DATA SHOWN start

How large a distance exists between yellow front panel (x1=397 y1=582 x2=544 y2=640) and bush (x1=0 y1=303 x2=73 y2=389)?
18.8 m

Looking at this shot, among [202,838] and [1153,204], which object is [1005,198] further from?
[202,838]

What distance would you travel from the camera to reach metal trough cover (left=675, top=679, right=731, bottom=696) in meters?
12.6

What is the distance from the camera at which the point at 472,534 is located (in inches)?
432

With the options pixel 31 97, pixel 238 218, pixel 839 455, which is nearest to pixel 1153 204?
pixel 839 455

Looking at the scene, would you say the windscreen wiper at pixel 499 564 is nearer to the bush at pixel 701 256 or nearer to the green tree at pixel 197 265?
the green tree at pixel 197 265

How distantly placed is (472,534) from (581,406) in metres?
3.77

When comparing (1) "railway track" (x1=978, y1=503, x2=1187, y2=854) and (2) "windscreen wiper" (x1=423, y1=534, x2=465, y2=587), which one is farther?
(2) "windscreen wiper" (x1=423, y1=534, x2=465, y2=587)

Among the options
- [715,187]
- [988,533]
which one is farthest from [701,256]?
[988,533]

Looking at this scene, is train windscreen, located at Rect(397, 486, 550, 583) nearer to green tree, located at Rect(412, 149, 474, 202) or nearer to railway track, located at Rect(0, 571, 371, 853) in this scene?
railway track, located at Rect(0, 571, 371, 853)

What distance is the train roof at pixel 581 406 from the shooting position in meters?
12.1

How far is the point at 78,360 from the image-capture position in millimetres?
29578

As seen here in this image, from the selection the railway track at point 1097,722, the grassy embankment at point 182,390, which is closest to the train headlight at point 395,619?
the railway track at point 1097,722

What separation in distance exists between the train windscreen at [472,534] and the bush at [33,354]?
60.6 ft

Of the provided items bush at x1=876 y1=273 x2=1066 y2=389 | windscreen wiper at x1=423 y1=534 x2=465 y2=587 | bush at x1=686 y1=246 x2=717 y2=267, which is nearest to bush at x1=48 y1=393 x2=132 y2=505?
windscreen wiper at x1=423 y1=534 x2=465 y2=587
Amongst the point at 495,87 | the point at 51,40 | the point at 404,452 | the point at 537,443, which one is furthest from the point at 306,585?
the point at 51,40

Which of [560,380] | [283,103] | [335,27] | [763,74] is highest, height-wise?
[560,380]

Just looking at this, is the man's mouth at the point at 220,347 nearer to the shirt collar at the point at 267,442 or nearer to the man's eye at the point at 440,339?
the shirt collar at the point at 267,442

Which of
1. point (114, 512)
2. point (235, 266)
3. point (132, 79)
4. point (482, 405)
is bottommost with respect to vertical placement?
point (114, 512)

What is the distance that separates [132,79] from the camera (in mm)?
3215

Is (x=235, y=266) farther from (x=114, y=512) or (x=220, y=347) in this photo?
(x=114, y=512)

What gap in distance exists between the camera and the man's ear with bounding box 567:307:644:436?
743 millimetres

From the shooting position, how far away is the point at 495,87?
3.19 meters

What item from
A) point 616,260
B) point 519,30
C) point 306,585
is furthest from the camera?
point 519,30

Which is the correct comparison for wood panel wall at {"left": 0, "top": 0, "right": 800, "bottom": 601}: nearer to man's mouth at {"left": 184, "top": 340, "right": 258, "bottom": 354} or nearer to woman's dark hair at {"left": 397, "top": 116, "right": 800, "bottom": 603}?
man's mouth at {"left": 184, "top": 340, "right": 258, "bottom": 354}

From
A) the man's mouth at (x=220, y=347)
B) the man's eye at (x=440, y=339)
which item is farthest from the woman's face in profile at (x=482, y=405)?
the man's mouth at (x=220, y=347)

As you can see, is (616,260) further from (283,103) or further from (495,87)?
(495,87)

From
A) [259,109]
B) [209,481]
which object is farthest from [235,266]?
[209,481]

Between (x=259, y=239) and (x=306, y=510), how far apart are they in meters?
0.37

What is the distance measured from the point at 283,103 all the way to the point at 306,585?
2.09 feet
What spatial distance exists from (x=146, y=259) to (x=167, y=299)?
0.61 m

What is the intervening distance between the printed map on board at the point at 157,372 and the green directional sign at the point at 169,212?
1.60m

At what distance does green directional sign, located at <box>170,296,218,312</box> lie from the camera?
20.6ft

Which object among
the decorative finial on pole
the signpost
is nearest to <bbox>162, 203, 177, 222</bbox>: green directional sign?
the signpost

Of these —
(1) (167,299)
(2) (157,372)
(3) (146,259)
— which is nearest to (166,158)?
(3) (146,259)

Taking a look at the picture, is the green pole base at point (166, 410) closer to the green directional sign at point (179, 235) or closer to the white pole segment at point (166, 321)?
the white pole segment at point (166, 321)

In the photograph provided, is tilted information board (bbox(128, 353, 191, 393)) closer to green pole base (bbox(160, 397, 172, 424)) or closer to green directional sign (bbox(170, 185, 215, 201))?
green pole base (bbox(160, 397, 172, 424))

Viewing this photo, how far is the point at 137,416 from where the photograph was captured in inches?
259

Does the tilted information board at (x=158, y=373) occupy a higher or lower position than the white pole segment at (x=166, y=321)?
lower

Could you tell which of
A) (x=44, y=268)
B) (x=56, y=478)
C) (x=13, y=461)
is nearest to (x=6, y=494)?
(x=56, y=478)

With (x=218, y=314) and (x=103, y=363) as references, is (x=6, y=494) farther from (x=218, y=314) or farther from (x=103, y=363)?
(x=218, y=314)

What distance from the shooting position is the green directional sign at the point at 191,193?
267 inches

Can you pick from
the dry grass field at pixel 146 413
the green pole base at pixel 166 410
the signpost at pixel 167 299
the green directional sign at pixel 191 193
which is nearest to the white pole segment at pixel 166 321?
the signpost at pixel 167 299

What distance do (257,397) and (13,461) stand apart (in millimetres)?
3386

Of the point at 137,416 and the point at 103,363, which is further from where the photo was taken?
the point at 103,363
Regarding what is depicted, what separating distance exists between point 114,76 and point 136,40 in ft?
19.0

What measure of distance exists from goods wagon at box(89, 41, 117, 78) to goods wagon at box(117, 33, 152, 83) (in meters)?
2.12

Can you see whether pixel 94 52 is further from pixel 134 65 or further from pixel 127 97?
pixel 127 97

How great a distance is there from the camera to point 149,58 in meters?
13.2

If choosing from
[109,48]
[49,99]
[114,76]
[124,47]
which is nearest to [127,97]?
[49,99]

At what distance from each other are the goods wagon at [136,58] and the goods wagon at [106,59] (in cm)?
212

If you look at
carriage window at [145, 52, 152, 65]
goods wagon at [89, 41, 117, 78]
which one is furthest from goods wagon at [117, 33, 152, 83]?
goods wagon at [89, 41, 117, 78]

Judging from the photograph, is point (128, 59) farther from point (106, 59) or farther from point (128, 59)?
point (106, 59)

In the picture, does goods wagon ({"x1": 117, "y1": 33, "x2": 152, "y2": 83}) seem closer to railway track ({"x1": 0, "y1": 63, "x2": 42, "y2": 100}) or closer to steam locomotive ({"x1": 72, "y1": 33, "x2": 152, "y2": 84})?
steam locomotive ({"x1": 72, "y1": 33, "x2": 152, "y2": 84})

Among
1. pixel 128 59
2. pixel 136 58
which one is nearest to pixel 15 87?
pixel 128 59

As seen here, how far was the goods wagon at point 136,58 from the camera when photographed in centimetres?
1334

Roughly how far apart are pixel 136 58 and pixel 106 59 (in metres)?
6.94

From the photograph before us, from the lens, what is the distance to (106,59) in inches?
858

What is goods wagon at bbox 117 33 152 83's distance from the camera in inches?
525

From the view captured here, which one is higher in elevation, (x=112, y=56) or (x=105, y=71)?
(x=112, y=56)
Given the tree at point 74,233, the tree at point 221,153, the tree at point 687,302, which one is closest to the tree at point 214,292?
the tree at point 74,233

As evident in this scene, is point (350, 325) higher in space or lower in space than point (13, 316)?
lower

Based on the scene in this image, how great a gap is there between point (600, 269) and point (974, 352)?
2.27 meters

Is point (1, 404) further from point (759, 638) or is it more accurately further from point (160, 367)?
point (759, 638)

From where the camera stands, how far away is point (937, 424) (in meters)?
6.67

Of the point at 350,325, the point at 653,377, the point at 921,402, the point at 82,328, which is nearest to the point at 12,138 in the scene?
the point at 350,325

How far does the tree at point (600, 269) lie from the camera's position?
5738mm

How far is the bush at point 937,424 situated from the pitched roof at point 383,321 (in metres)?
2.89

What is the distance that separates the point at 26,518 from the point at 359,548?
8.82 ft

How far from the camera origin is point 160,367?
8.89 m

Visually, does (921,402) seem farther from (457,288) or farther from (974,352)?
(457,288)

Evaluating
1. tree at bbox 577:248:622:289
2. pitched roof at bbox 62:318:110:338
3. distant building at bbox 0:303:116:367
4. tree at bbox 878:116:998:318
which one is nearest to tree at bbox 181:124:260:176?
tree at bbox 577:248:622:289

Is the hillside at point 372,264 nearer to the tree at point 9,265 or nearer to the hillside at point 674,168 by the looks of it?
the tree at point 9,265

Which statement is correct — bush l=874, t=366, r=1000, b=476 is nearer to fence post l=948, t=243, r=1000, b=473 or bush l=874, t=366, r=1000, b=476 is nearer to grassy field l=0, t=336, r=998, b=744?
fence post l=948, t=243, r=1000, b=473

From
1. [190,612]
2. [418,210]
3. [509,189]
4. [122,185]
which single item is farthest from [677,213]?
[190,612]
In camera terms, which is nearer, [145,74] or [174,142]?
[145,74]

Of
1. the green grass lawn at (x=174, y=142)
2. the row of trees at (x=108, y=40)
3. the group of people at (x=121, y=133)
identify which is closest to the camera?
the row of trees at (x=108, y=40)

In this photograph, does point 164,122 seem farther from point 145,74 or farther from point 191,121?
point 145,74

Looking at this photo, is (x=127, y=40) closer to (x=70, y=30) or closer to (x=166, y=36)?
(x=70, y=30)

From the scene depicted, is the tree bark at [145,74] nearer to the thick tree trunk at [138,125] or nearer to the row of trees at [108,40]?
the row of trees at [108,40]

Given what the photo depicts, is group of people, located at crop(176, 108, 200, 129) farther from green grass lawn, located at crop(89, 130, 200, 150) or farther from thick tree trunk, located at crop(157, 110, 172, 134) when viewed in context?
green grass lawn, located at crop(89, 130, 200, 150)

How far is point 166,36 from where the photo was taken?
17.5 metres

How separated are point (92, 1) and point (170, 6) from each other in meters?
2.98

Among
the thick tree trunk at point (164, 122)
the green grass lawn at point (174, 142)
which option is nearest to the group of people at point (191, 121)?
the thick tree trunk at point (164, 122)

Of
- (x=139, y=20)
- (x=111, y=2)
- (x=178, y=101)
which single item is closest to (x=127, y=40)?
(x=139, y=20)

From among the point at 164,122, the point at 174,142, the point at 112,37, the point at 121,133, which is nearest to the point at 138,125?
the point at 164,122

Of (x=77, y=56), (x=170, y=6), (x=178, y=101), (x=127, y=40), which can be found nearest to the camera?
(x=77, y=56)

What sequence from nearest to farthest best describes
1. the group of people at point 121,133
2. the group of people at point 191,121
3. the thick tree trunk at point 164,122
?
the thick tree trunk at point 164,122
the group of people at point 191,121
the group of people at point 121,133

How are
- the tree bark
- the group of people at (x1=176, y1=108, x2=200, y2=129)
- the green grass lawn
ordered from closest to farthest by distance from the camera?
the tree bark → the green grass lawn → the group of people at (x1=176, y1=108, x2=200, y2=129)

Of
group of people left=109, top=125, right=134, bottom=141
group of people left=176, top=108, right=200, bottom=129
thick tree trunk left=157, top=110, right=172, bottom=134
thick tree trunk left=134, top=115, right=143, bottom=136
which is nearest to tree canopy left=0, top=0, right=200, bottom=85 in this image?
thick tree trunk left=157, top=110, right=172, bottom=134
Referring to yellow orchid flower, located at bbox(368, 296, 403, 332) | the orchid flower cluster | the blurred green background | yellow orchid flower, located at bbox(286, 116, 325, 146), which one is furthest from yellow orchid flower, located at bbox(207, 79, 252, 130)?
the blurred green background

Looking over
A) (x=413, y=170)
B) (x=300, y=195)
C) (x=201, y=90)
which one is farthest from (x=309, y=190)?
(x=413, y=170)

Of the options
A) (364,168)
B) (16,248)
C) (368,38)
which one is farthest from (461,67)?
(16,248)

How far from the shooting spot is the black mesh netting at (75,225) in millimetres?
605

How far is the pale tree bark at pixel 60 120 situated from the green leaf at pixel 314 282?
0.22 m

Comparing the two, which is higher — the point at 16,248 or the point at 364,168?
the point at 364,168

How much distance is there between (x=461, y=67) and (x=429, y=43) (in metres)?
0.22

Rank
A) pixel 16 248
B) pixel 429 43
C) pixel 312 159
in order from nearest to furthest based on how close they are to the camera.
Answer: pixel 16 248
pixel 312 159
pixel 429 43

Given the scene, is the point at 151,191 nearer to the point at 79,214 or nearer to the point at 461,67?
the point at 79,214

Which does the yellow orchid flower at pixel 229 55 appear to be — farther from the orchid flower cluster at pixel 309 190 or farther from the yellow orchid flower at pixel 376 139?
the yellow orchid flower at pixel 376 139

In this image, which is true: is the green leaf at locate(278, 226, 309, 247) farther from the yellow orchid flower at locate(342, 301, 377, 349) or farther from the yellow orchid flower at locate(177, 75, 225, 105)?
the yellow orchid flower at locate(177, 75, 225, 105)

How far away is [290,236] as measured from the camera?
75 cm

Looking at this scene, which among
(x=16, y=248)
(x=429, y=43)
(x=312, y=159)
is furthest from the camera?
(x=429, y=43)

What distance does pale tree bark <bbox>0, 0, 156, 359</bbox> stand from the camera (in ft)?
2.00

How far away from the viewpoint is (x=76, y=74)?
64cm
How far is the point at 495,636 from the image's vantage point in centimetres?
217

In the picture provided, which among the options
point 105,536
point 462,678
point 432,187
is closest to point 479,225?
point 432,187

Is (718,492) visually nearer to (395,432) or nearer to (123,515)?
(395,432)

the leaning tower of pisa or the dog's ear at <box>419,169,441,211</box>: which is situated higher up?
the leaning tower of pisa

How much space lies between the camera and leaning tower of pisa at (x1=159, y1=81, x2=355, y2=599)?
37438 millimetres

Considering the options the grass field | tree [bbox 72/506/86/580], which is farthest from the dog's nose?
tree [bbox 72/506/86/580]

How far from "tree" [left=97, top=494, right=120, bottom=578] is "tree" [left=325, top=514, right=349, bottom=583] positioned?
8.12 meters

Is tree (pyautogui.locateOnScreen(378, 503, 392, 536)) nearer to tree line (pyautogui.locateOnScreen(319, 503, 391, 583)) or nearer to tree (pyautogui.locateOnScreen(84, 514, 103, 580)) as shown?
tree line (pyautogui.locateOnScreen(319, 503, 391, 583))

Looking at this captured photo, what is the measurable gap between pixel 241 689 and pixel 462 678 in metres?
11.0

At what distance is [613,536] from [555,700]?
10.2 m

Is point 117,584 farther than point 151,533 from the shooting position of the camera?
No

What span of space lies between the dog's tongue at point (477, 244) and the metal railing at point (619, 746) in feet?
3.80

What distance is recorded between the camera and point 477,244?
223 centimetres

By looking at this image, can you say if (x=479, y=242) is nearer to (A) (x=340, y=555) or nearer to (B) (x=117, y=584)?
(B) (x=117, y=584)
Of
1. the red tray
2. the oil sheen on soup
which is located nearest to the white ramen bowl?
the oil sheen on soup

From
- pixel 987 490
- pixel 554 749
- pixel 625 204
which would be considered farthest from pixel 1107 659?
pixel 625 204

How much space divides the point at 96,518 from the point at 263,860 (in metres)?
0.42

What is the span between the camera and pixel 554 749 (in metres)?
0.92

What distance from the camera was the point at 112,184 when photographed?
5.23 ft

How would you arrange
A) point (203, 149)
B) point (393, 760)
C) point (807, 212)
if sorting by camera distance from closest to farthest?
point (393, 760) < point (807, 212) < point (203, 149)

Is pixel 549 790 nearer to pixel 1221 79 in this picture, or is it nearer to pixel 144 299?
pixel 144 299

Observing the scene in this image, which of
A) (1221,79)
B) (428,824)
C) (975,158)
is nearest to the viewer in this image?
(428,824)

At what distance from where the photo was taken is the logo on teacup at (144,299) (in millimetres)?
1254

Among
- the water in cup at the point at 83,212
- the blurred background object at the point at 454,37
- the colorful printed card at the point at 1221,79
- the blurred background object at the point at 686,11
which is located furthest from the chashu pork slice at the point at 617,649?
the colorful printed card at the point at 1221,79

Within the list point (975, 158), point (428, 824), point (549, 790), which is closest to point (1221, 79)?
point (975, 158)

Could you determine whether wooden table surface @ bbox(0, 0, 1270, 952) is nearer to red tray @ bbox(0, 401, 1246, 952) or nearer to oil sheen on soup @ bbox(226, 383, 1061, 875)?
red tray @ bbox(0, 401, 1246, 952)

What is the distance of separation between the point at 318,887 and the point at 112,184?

DATA SHOWN end

▶ _EXERCISE DETAILS_:
In the data, starting at the line that contains "What gap in" and ending at the line that contains "3.19 meters", change "shooting position" to "camera position" and reproduce those lines with everything else unchanged.

▶ _EXPECTED ANSWER_:
What gap in distance exists between the camera and the man's ear with bounding box 567:307:644:436?
743 millimetres

From the camera position, how far away is the point at 495,87?
3.19 meters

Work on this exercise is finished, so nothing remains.